Why Your Incident Response Plan Is Probably Useless

I've reviewed incident response plans that were clearly written once, filed in a SharePoint folder, and never touched again. They reference employees who left three years ago, phone numbers that are disconnected, and procedures for systems that no longer exist.

An IR plan is only useful if it's current, accessible, and practiced. Run a tabletop exercise at least twice a year. Walk through a realistic scenario — ransomware hits at 2 AM on a Friday. Who do you call? In what order? Where's the plan if your network is encrypted? Do you have printed copies?

The organizations that recover fastest from breaches aren't the ones with the best technology. They're the ones who've rehearsed.

Computer Security Is a Culture, Not a Product

Every tool, framework, and control I've described is worthless without organizational commitment. Security culture means your CEO asks about phishing simulation results in leadership meetings. It means developers push back on shipping code with known vulnerabilities. It means the help desk verifies identity before resetting passwords, even when the caller sounds annoyed.
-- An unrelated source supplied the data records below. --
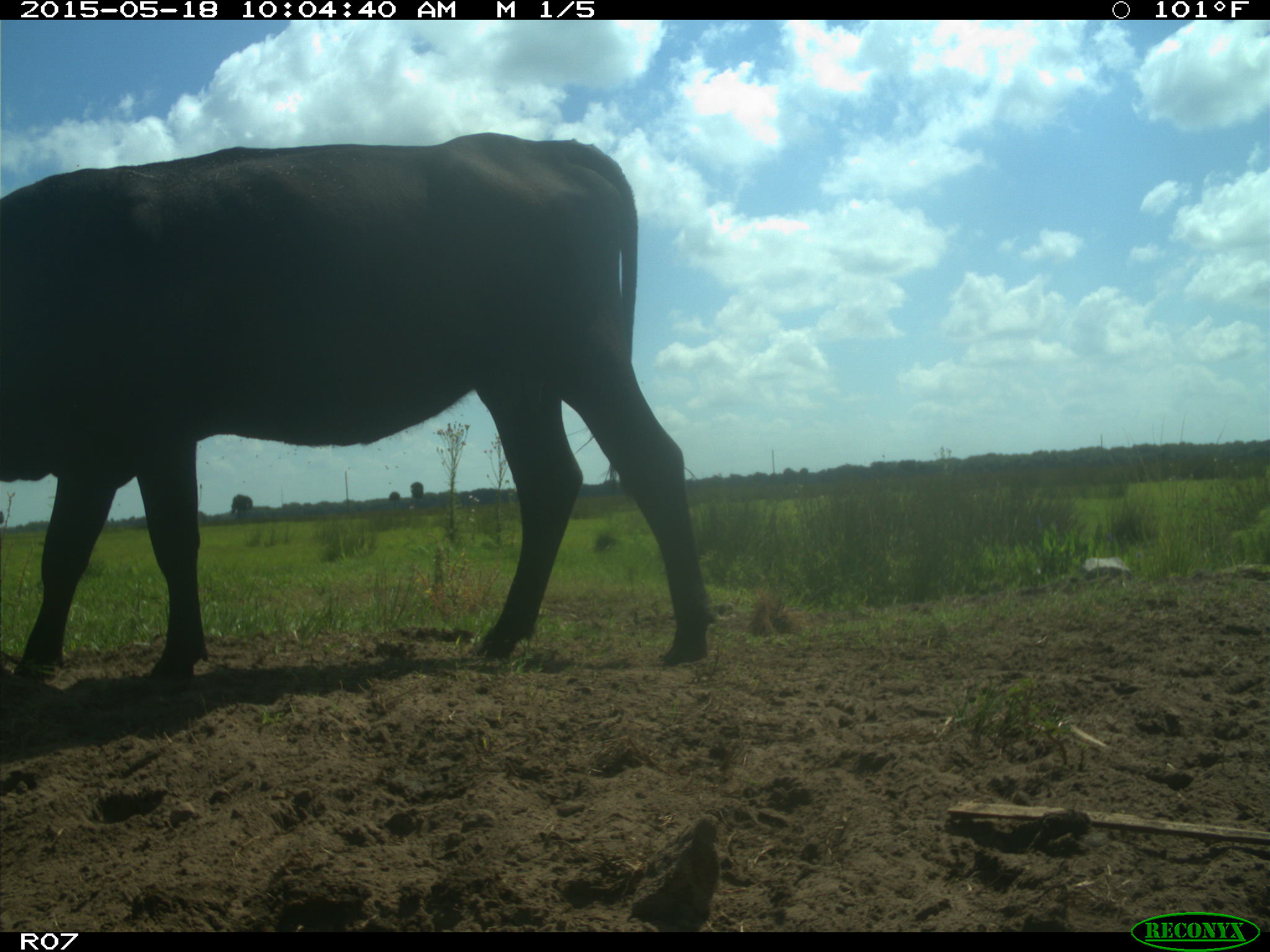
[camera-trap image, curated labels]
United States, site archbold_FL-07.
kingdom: Animalia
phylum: Chordata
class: Mammalia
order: Artiodactyla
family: Bovidae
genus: Bos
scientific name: Bos taurus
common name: domestic cow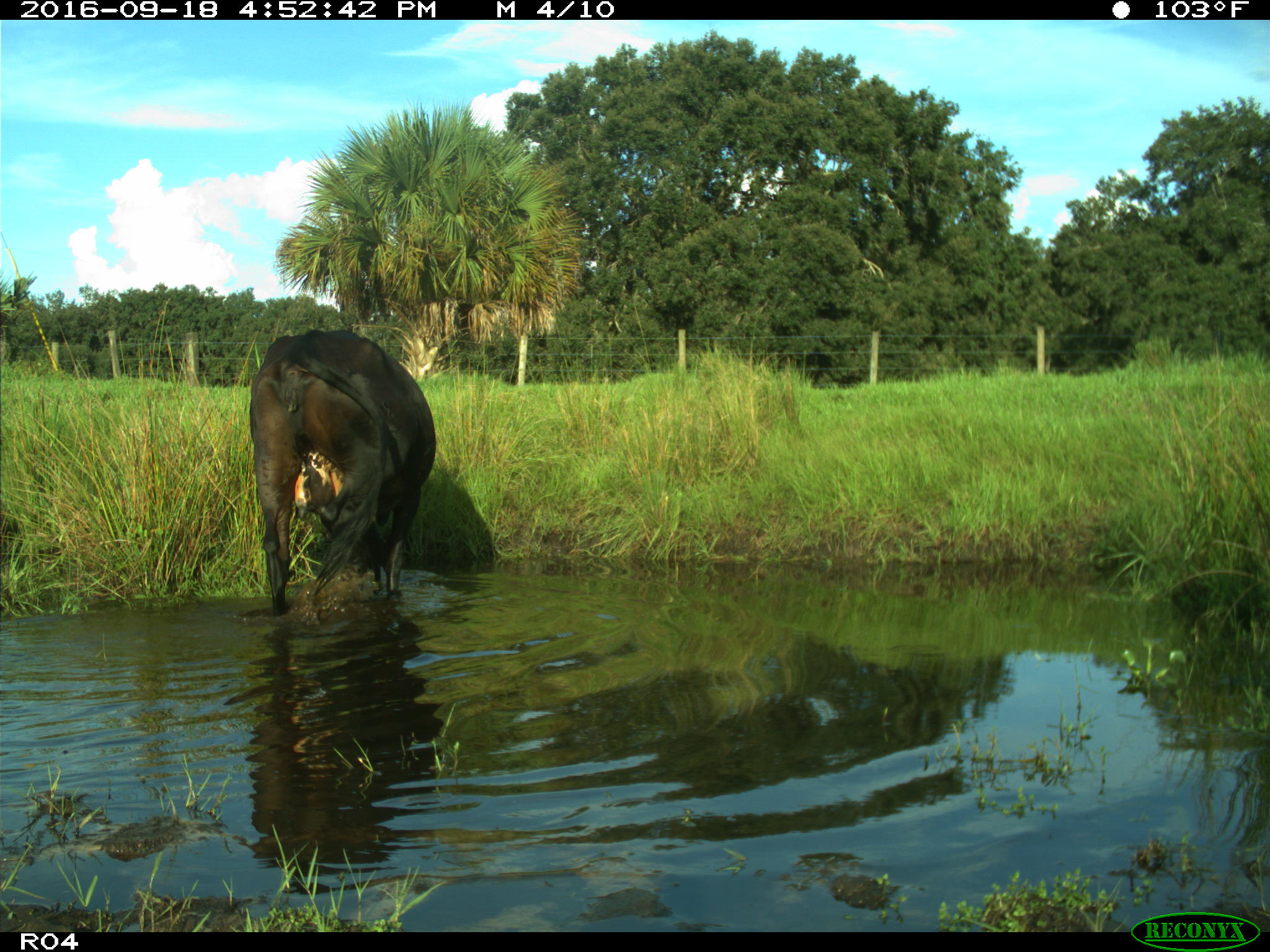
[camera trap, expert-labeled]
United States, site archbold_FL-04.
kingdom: Animalia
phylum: Chordata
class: Mammalia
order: Artiodactyla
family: Bovidae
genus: Bos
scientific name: Bos taurus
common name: domestic cow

Building that culture starts with comprehensive security awareness training and grows through consistent reinforcement, visible leadership support, and a no-blame approach to reporting incidents.

Computer security in 2022 isn't about finding the perfect tool. It's about executing fundamentals relentlessly, training your people continuously, and accepting that the threat landscape demands your attention every single day. The organizations that internalize this don't just survive breaches — they prevent them.